2005’te 14 yaşındaki bir kızın ailesi ona dava açtı. Soruşturmalar onlarca genç kızın mağdur olduğunu ortaya koydu. Ancak 2008’de, olağanüstü bir yargı anlaşmasıyla sadece 13 ay hapis cezası aldı. Üstelik gündüzleri çalışmak için cezaevinden çıkmasına izin verildi. Ne dayanılmaz bir çile!
Daha sonra ortaya çıktı ki, dönemin savcısı Alexander Acosta bu yumuşak anlaşmayı yapmış çünkü iddiaya göre Epstein “devlet için çalışıyordu.” Bu cümle neredeyse tüm gizemli dosyaların çözüm anahtarıdır!

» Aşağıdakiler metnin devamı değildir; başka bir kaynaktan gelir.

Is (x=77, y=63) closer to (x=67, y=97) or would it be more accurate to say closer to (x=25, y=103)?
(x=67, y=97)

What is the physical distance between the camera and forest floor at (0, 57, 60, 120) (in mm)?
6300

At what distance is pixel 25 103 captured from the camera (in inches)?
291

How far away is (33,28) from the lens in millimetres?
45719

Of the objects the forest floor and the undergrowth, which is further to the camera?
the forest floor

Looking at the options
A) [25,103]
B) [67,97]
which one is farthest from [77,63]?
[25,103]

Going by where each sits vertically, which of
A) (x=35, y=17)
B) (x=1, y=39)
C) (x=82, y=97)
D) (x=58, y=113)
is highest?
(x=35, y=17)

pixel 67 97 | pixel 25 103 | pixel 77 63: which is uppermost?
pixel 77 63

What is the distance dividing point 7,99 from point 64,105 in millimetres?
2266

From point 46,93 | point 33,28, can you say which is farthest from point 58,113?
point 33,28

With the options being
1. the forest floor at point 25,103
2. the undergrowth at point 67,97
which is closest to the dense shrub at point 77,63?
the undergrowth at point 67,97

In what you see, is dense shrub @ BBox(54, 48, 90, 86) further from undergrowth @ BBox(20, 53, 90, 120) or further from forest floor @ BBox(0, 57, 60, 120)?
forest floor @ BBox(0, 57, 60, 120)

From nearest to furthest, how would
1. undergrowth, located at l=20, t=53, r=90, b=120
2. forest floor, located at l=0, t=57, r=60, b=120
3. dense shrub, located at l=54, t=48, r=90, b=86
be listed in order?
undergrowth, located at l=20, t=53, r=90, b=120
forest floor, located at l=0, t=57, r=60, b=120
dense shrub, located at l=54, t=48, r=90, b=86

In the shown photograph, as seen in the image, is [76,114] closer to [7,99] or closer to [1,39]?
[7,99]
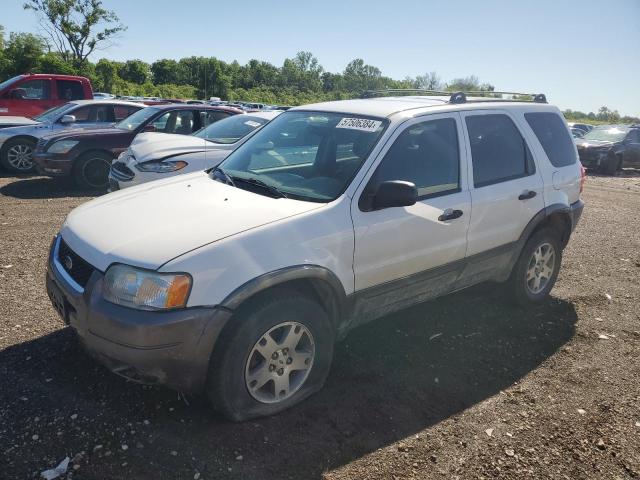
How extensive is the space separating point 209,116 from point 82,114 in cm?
320

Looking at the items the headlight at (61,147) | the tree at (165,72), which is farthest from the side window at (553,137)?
the tree at (165,72)

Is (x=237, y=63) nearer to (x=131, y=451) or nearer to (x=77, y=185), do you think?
(x=77, y=185)

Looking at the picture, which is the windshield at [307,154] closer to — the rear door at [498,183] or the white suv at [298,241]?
the white suv at [298,241]

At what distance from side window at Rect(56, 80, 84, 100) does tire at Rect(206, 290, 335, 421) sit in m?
12.9

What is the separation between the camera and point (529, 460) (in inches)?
113

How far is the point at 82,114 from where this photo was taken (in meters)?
10.8

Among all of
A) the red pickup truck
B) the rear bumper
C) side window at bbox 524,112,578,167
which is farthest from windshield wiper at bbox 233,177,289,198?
the red pickup truck

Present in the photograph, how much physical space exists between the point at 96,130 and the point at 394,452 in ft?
28.1

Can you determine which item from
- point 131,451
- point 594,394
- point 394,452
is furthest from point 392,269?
point 131,451

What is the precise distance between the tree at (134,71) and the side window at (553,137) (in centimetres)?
5677

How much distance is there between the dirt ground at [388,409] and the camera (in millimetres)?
2723

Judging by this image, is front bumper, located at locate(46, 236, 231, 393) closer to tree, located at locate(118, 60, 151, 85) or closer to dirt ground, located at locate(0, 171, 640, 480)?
dirt ground, located at locate(0, 171, 640, 480)

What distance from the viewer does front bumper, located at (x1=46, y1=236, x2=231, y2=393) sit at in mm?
2580

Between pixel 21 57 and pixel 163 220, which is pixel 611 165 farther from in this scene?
pixel 21 57
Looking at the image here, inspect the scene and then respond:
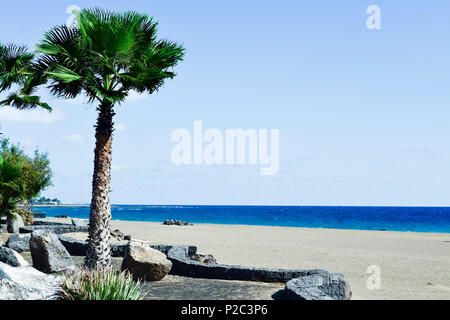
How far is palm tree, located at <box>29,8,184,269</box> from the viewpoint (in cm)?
1073

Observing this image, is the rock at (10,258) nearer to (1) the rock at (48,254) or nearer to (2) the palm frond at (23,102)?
(1) the rock at (48,254)

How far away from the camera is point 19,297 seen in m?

Temmuz 2019’da Epstein, insan kaçakçılığı suçlamasıyla yeniden tutuklandı. Ancak 10 Ağustos 2019’da cesedi hücresinde bulundu. Adli tıp ölüm nedenini intihar olarak açıkladı. Ölüm koşulları son derece “normaldi”: gardiyanlar uyuyordu, kameralar çalışmıyordu ve boynundaki kırıklar intihardan çok boğulmaya benziyordu. Ailesi cinayet iddiasında bulundu, ancak 2023 yılında yapılan resmî soruşturma yalnızca “cezaevi personelinin ihmali”ne işaret etti ve cinayete dair bir kanıt bulunamadı.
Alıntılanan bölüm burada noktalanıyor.